It is true that locally GR has Lorentz invariance(that's basically the equivalence principle) but not globally. So even though tetrads happen to have Lorentz invariance it is not that gauge group I'm referring to, it is rather the diffeomorphism group.
Expressing the Einstein-Hilbert action in terms of local frames however implies IMO that GR has gauge invariance, this would be possible only by virtue of GR's background independence .

Bill_K
It is true that locally GR has Lorentz invariance(that's basically the equivalence principle) but not globally. So even though tetrads happen to have Lorentz invariance it is not that gauge group I'm referring to, it is rather the diffeomorphism group.
The tetrad group I'm referring to is the (position-dependent) transformation from one tetrad to another. This is not an automatic feature of general relativity, it's an add-on that you only get if and when you express things in terms of tetrads.
Expressing the Einstein-Hilbert action in terms of local frames however implies IMO that GR has gauge invariance, this would be possible only by virtue of GR's background independence.
It does indeed have gauge invariance, namely general coordinate invariance, even without the frames.

Einstein's equations are hyperbolic, which means their solutions are not unique unless you specify Cauchy initial conditions on an entire hypersurface. Kruskal's solution and others like it are maximal analytic extensions, which exclude the presence of "white hole" information.

* [ENTRIES SUPPLIED]

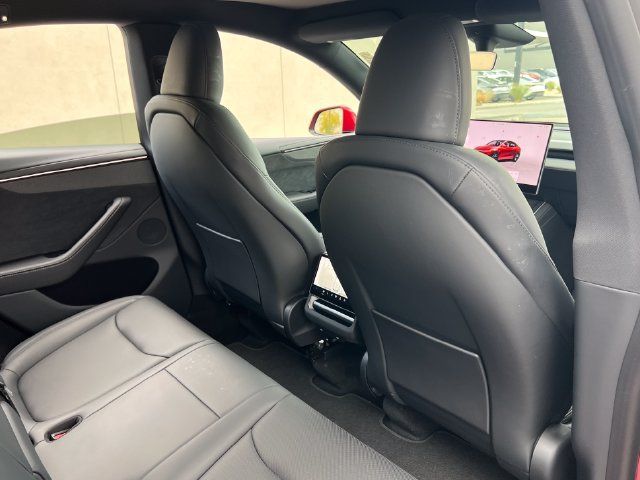 Used 2026 Tesla Model Y Long Range AWD/4WD image 39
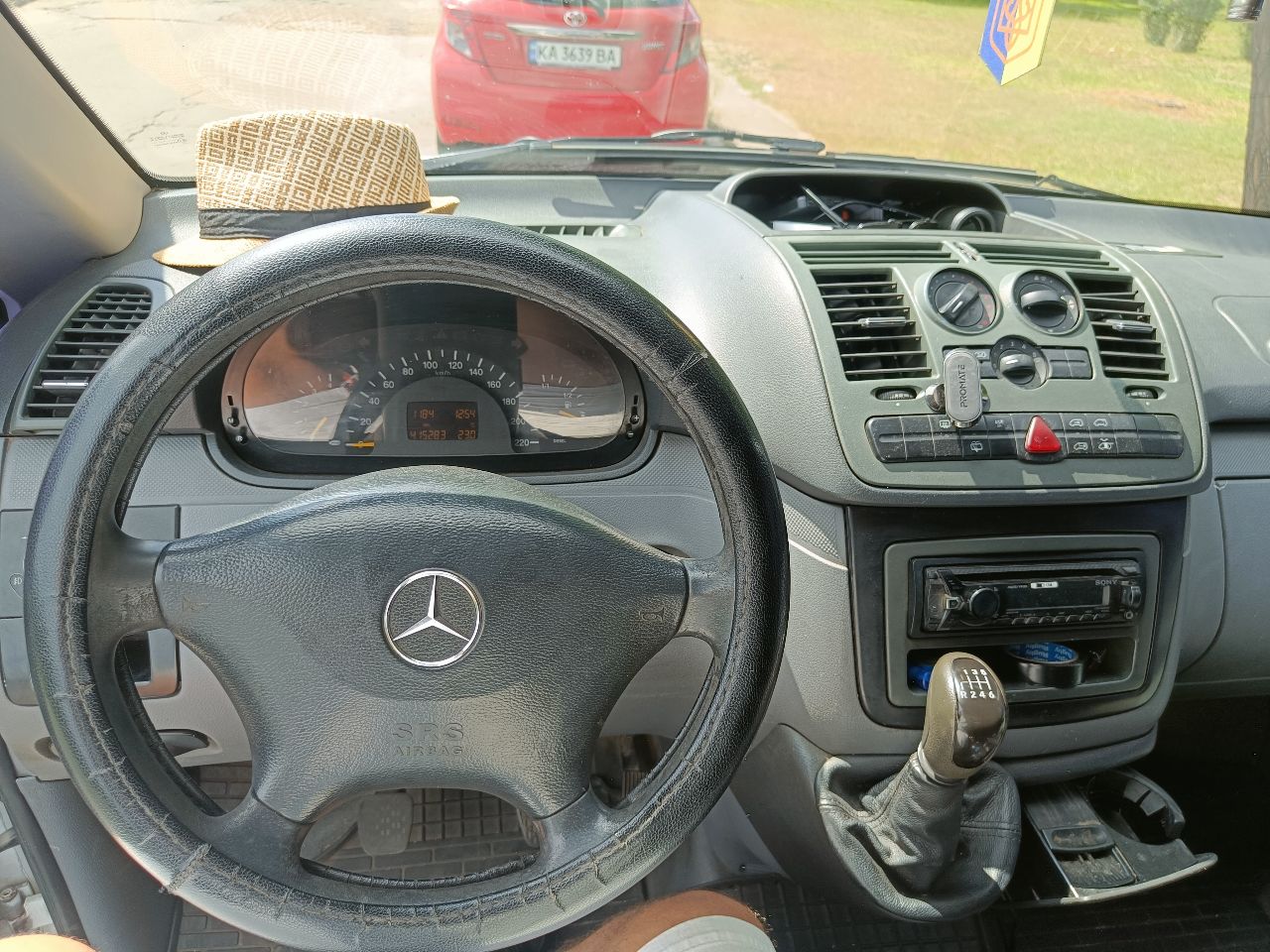 Mercedes-Benz Vito - фото 12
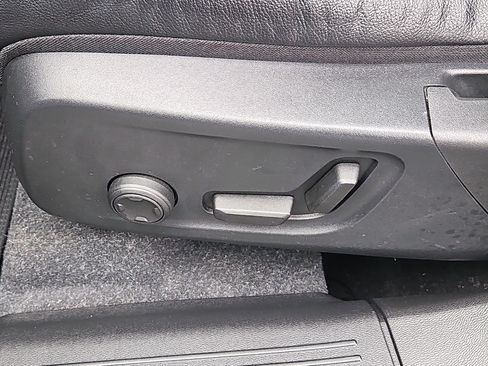 Certified 2023 Volvo XC40 B5 Plus w/ Climate Package image 16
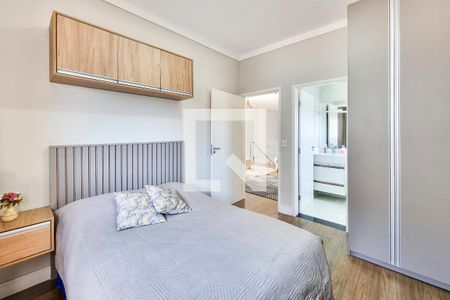 Casa de condomínio para alugar com 210m², 3 quartos e 4 vagasSuíte 1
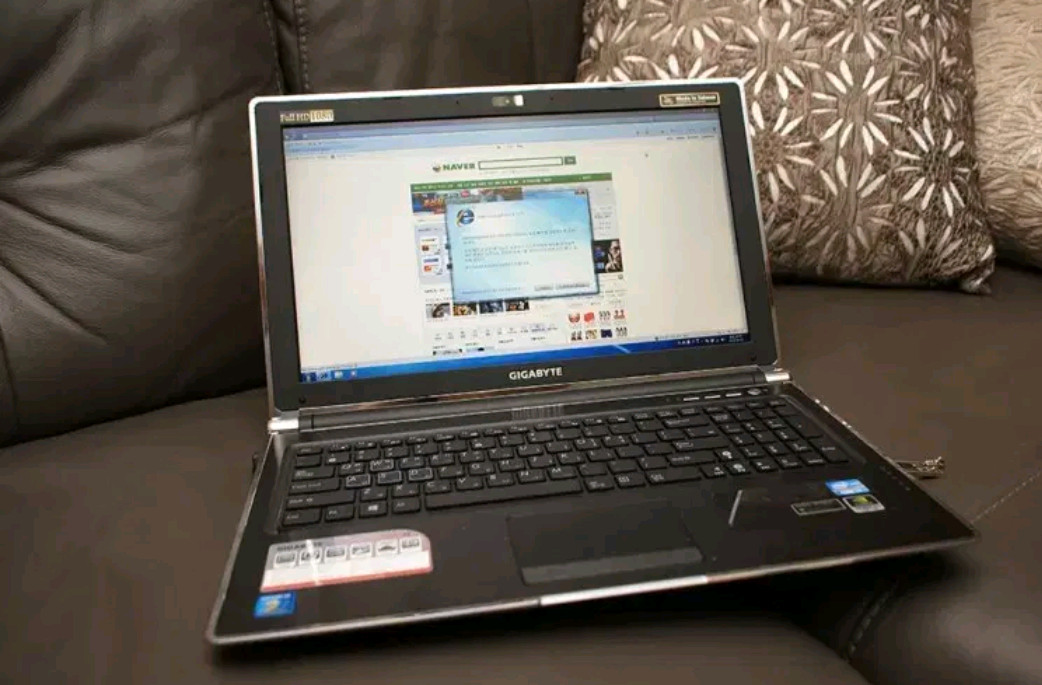 15.6인치 i7탑재/게이밍노트북/롤서든등잘됨--4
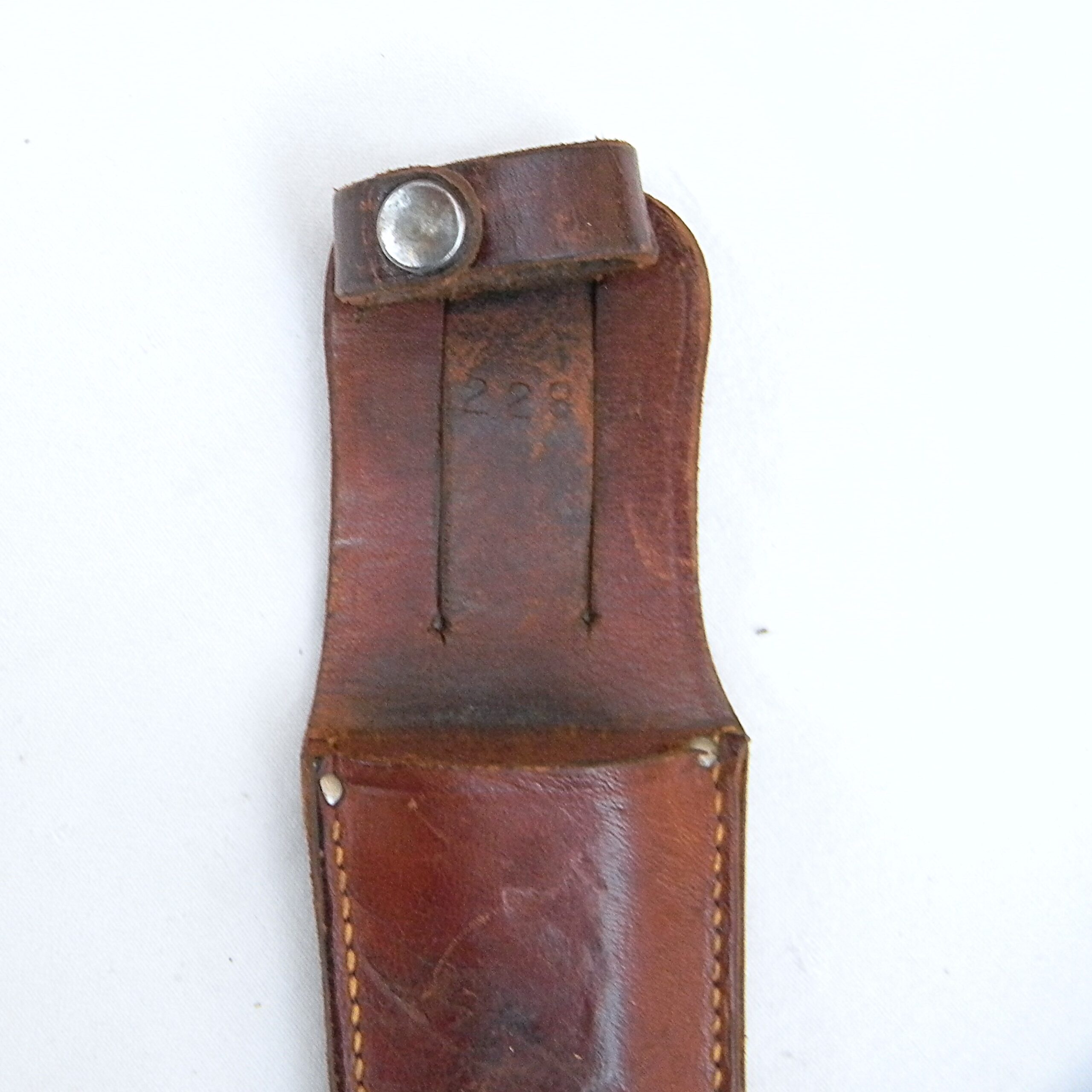 American WW2 era illustrated "private purchase" type knuckle fighting dagger, original leather scabbard; rare type - Image 5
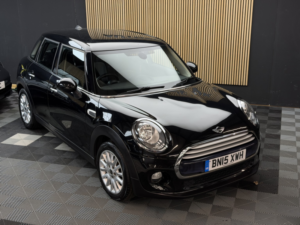 2015 MINI Hatch 1.5 5-Door Hatch Cooper D in Black — image 3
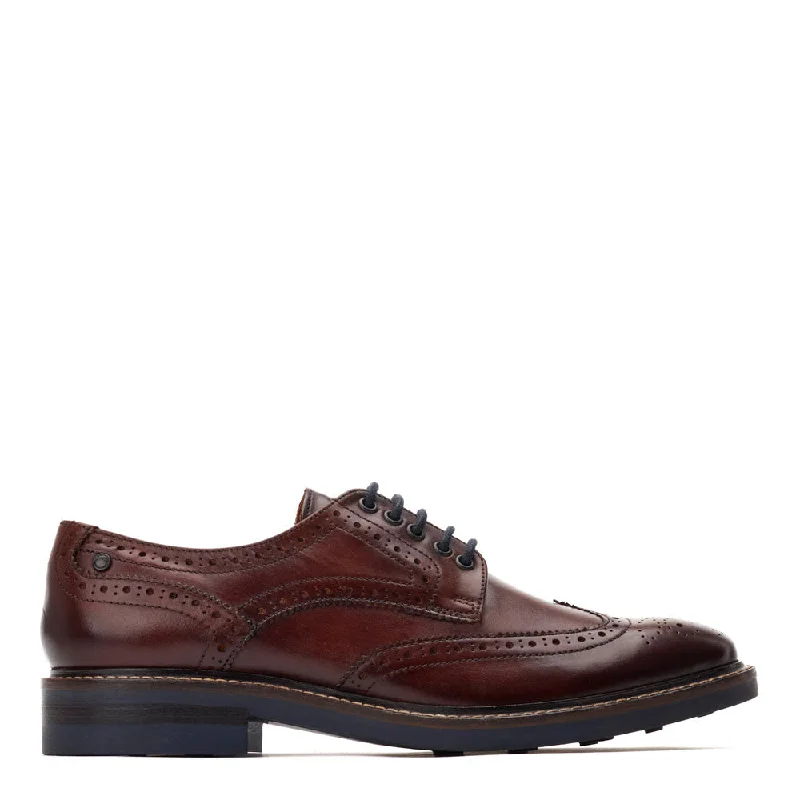 Urban Chic Hatfield Washed Brogue Shoes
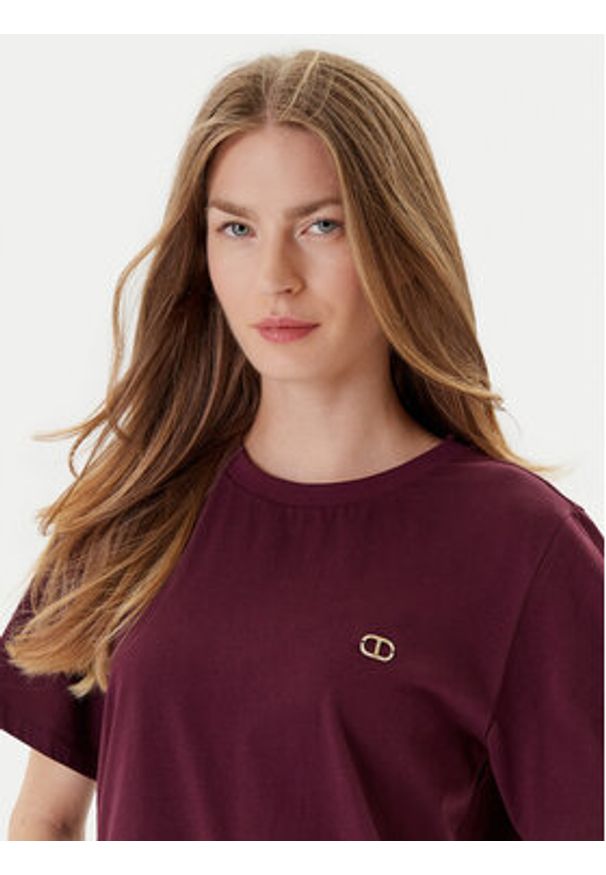 TwinSet - TWINSET T-Shirt 252TP2057 Bordowy Loose Fit. Kolor: czerwony. Materiał: bawełna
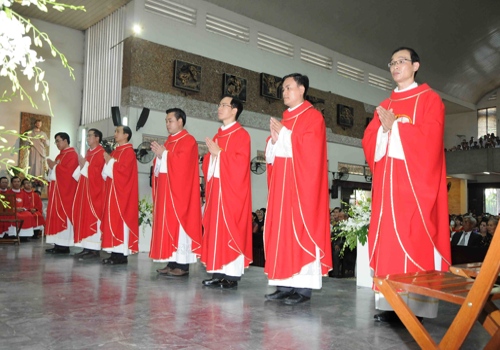 Bài giảng Lễ tạ ơn các Tân Linh Mục Dòng Thánh Thể tại GX. Phong Lâm, GP. Bùi Chu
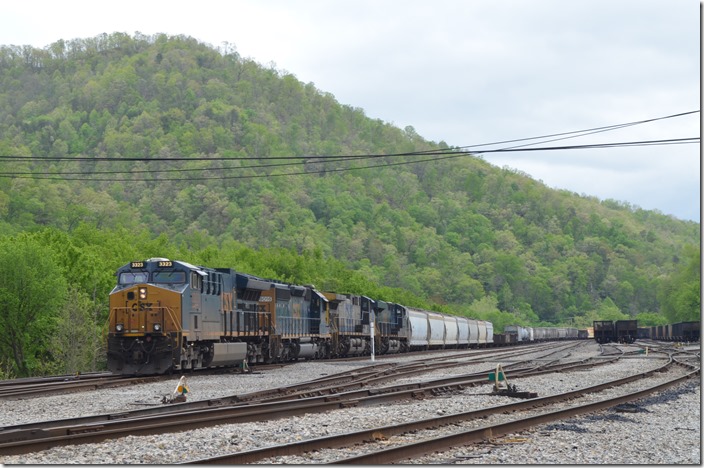 CSX 3323-8016-335-3054 on Q692-29 at Shelby KY on 05-01-2020.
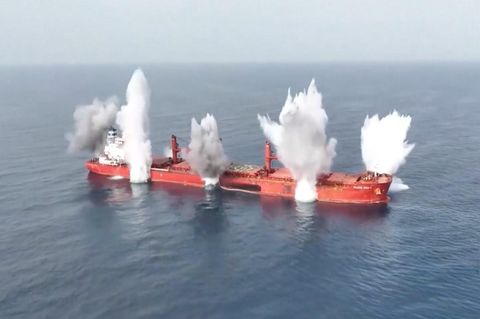 Huthi inszenieren Versenkung von griechischem Frachter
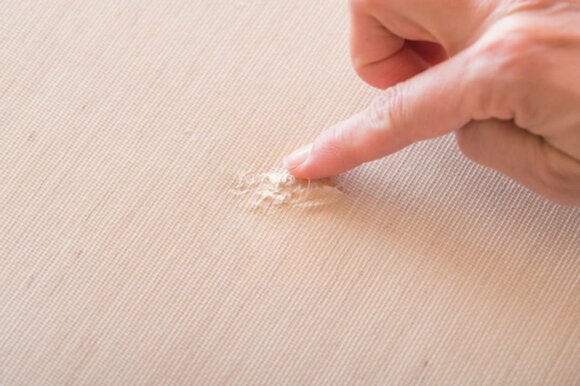 指で優しく圧着する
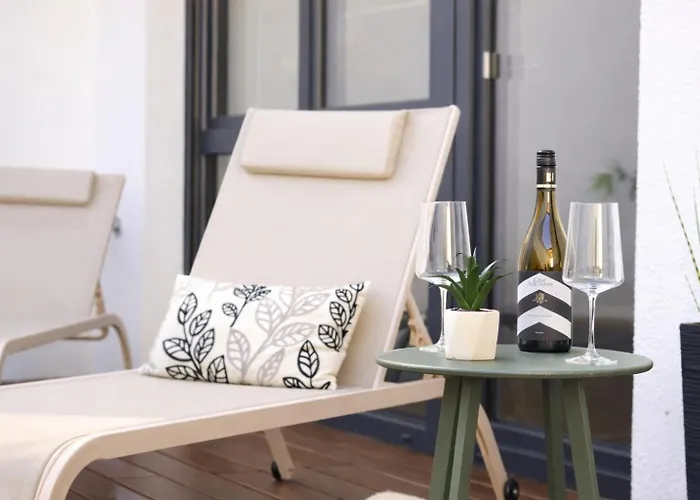 Whirlpool & Terrasse - Familien & Gruppenfreundlich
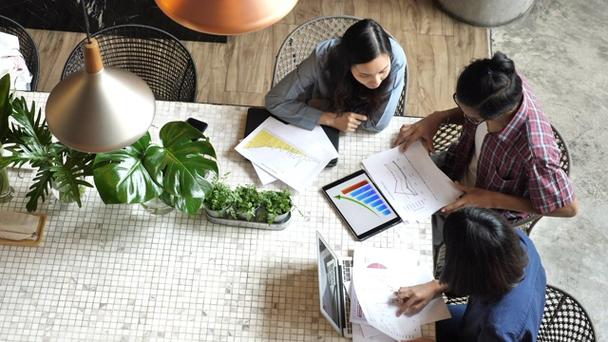 厦门市侦探调查：老公与闺蜜有暧昧关系该怎么处理？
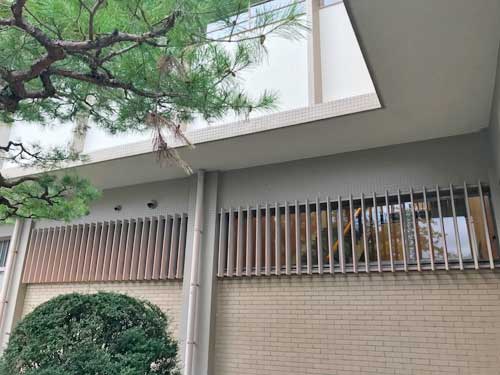 窓の格子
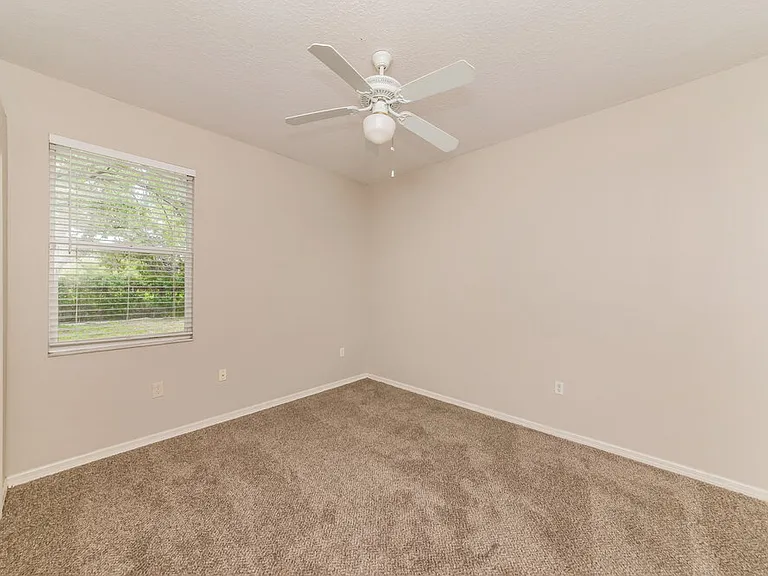 2129 49th Ave E — Photo 14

* [REQUIRED ACTIONS]
[1] Please rewrite the stretch of the passage on gauge invariance in general relativity from "The tetrad group" through "without the frames.", putting "diffeomorphism invariance" in place of "general coordinate invariance".
[2] Answer these questions using the passage on gauge invariance in general relativity:
(a) What kind of invariance does GR have locally but not globally?
(b) What kind of equations are Einstein's equations said to be?
(c) What form of gauge invariance does the reply say GR has even without the frames?
[3] Extend the passage on gauge invariance in general relativity, picking up right after its final sentence.

* [ANSWER SET]
[1]
The tetrad group I'm referring to is the (position-dependent) transformation from one tetrad to another. This is not an automatic feature of general relativity, it's an add-on that you only get if and when you express things in terms of tetrads.
Expressing the Einstein-Hilbert action in terms of local frames however implies IMO that GR has gauge invariance, this would be possible only by virtue of GR's background independence.
It does indeed have gauge invariance, namely diffeomorphism invariance, even without the frames.

[2]
(a) Lorentz invariance
(b) Hyperbolic
(c) General coordinate invariance

[3]
All this is fine but I don't see the connection with my question.

Bill_K
solutions of the EFE are valid locally like are all the observables derived from this local curvature geometry, but we shouldn't be able to infer any global geometry/topology from them, so I don't see any justification for "maximally extended solutions" like say, Kruskal-Szekeres solution.
The justification, like I said, is that Kruskal is singled out as an analytic extension. The global geometry/topology is not unique, unless you add the assumption of analyticity.

WannabeNewton
See chapter 10 of Wald and/or Chapter 7 of Hawking and Ellis for a discussion of what Bill has already said regarding the Cauchy initial conditions and the global topology (the chapter in Wald is quite heavy in math, more so than any other chapter I would say; Hawking and Ellis is heavy on math throughout so that goes without saying).

PAllen
2019 Award
I'll make an analogy with a much simpler case.

Consider Riemannian (regular, not pseudo) 2 manifolds, and ask which is a solution of the differential equation:

R=k, k constant > 0

Typically, one answers "2-sphere". But really this is only unique if you implicitly specify maximal solution (such that it is not a subset of any other solution). Otherwise, any connected open subset of a 2-sphere satisfies the equation at every point.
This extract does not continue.